** start of The data **

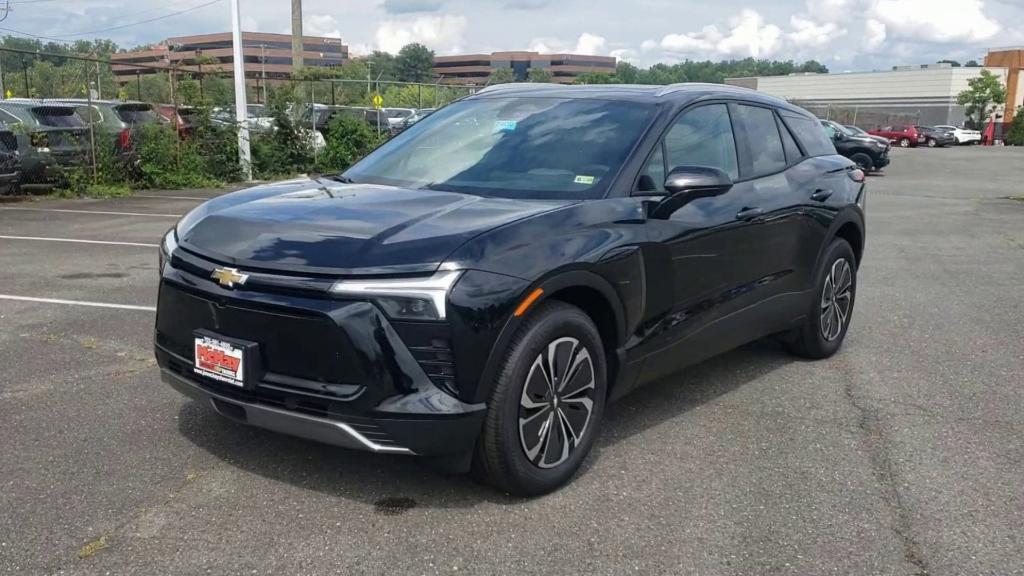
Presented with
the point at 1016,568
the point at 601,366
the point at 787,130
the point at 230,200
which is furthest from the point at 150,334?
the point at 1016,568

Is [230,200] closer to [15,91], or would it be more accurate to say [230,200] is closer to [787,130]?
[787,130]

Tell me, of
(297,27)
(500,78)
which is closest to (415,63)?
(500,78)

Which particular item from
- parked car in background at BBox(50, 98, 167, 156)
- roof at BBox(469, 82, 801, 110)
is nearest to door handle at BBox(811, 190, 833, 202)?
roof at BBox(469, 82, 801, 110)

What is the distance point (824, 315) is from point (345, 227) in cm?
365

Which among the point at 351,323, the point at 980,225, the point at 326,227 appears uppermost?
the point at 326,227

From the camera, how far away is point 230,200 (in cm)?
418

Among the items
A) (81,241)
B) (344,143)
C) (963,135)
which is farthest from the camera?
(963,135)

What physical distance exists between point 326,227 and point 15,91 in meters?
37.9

** end of The data **
** start of The data **

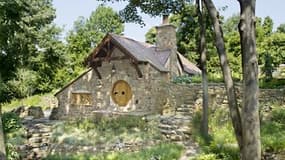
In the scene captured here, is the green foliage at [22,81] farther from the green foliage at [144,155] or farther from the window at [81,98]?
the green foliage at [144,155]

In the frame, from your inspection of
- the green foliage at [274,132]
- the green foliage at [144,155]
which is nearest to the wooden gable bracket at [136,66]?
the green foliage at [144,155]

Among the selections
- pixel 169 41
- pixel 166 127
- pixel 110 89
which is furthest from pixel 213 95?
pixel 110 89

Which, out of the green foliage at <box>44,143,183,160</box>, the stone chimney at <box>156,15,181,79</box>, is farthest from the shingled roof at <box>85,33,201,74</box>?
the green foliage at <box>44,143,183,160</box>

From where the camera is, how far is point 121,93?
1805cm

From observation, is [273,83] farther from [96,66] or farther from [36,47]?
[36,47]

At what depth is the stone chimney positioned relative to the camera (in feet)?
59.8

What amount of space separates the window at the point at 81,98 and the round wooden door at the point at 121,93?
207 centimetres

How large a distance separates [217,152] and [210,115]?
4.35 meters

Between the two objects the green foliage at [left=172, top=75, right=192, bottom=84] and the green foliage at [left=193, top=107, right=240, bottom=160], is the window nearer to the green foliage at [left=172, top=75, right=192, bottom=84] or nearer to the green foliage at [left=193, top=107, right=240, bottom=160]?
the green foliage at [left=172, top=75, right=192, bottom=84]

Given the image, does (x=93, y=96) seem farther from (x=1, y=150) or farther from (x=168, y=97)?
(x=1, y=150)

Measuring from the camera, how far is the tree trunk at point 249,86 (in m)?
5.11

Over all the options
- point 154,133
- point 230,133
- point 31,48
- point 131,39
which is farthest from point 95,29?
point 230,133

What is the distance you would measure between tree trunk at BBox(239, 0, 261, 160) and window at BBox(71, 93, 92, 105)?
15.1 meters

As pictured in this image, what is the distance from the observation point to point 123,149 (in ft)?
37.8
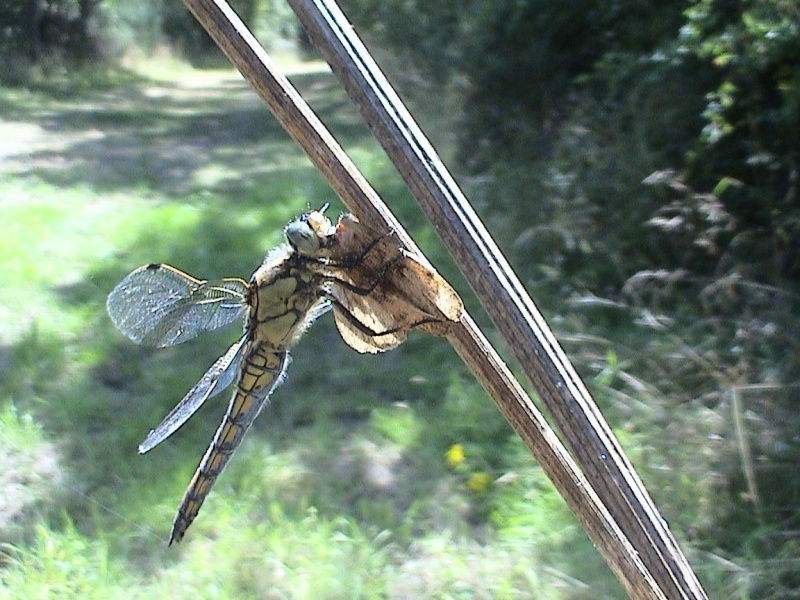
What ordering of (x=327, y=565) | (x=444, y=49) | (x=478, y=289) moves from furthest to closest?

** end of The data **
** start of The data **

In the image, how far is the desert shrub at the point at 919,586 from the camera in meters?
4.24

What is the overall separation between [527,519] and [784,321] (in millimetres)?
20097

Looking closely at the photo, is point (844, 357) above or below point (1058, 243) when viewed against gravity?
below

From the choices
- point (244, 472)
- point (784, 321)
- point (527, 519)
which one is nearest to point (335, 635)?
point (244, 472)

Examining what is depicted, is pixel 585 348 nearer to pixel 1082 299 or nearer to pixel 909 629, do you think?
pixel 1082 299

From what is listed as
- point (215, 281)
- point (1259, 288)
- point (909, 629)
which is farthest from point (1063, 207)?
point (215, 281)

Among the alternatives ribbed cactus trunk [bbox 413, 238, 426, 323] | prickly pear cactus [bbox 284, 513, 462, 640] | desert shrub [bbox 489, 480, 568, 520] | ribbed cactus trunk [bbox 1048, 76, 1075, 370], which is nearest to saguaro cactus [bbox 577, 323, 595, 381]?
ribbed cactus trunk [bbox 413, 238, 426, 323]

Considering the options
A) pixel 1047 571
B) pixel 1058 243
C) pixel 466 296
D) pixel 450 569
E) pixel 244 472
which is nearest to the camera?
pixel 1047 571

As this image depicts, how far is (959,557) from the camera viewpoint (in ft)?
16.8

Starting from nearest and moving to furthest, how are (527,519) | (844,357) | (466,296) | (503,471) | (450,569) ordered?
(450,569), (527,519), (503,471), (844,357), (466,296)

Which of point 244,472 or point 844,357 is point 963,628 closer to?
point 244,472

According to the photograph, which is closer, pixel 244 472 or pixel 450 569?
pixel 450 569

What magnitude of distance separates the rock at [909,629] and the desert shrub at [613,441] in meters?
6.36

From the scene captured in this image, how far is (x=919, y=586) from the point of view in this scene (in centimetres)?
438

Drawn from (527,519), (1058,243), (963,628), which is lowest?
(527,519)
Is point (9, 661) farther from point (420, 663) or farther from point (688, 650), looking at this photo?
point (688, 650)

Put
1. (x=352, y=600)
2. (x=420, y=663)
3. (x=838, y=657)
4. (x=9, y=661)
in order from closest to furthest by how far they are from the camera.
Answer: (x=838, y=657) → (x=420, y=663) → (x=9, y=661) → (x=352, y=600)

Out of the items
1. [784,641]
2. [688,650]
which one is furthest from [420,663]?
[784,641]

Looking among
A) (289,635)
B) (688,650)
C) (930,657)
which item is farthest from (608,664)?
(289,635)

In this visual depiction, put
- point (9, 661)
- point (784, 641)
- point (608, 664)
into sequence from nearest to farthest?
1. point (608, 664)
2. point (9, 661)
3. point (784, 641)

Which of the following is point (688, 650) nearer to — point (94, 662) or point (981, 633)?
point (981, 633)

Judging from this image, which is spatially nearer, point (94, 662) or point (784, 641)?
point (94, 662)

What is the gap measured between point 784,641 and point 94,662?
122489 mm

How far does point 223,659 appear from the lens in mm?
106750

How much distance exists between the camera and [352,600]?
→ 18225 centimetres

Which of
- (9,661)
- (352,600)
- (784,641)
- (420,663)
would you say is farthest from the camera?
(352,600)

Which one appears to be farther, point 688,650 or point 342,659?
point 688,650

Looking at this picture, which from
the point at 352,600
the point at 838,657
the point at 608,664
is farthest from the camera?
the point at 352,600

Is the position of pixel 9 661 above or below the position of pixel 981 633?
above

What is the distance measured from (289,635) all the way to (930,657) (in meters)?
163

** end of The data **

### Aim
Count the lines in the items above that contain the string "bottom". Reply with the number alone.

### Correct result
2